Woodhead's words were clearly not a sin on the same scale as believing in reincarnation, so the hubbub died down a little. Until, that is, Adultery News (aka The Mail on Sunday) revealed what many thought they had long known, which was that Woodhead had had, when a young teacher, a relationship with a pupil. Both he and the woman in question have denied that the affair took place while she was at the Gordano School near Bristol. According to them, it all started later. And there is, claims Mr Woodhead (rightly), an "enormous difference between having a relationship after a teacher has stopped teaching a pupil and having an affair with that pupil while a teaching relationship is still going on".
The trouble is that Mr Woodhead's ex-wife Cathy and several friends and colleagues of hers say that the chief inspector is not being truthful.
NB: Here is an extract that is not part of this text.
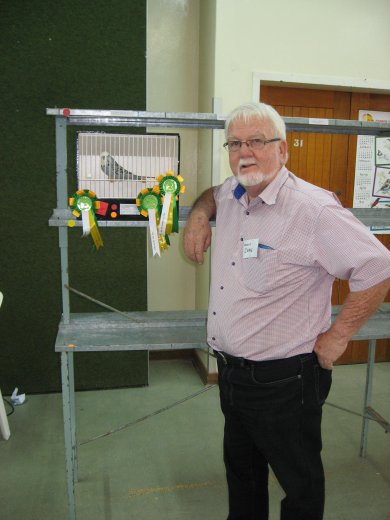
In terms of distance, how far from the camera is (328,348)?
1.39 meters

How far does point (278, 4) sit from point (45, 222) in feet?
6.79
Cathy Woodhead has promised a legal action against her former husband if David Blunkett refuses to look into the details she has so helpfully supplied.
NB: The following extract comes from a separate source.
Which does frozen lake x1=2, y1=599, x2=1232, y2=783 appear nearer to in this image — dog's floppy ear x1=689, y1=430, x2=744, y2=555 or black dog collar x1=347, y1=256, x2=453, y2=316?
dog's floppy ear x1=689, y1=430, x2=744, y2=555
Now, let us suppose (though we cannot know it) that the affair did indeed take place when the young Woodhead and his gym-slipped inamorata were both at the same school. Would that mean that he should not be Chief Inspector of Schools? Would lying about it (to the newspapers and his boss) be sufficient grounds for a sacking? If he had been guilty, should he then have been drummed out of the profession? Or should he, as the Government now insists, also have been open to criminal prosecution?
Let us take these questions in reverse order. Like the well-respected General Secretary of the National Association of Headteachers, David Hart, I am opposed to creating a category of consensual sexual relationship between those who are legally adults, which the law then prohibits.
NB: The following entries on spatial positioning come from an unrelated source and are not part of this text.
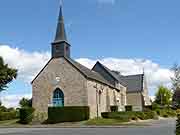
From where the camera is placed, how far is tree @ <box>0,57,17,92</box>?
5708 centimetres

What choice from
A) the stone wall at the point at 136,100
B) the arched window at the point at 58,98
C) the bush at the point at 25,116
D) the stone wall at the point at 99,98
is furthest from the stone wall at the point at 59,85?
the stone wall at the point at 136,100

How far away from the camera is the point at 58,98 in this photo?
136 ft

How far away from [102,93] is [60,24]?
38.8 feet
But I part company from Mr Hart in the exculpatory tone of his remarks about how, sometimes, pupils lead teachers on. Any teacher who is so incontinent as to be unable to control their urges is not one that parents or colleagues can trust. And any teacher, who is so weak that they succumb to the advances of their pupils is not fit to be left in charge of a class. While this is not a criminal matter, it most certainly is a professional one. I can't imagine why there should be exceptions.
This is what the tough-talking Mr Woodhead should have told that conference: that just as bad teachers should be forced to leave the profession, so should those who sleep with their pupils. But for some reason he didn't. Now, I would not, were I Mr Blunkett, sack Chris Woodhead for lying about his private life. If, however, back in the mid-Seventies, Mr Woodhead did indeed sleep with a pupil when he was in loco parentis, then he was not fit to be a teacher then, and cannot possibly be a credible adjudicator of professional standards now. Unless, of course, he repents.
The 19-year-old Aaronovitch, a supervisor at a large camp for kids, had (unlike teachers) little training, and he had only been warned in an oblique way to keep his hands off the older merchandise. But the dreary morning following the curtailed night, the humane and wise leader of the camp - an old socialist who rejoiced in the nickname Beefy - gave me a hard, long look. He was disappointed in me, and hoped - without asking - that I had not let things go too far.
I hadn't. I didn't require the beak to stop me drinking too much cider with Rosie. But I had needed a bit of self-control.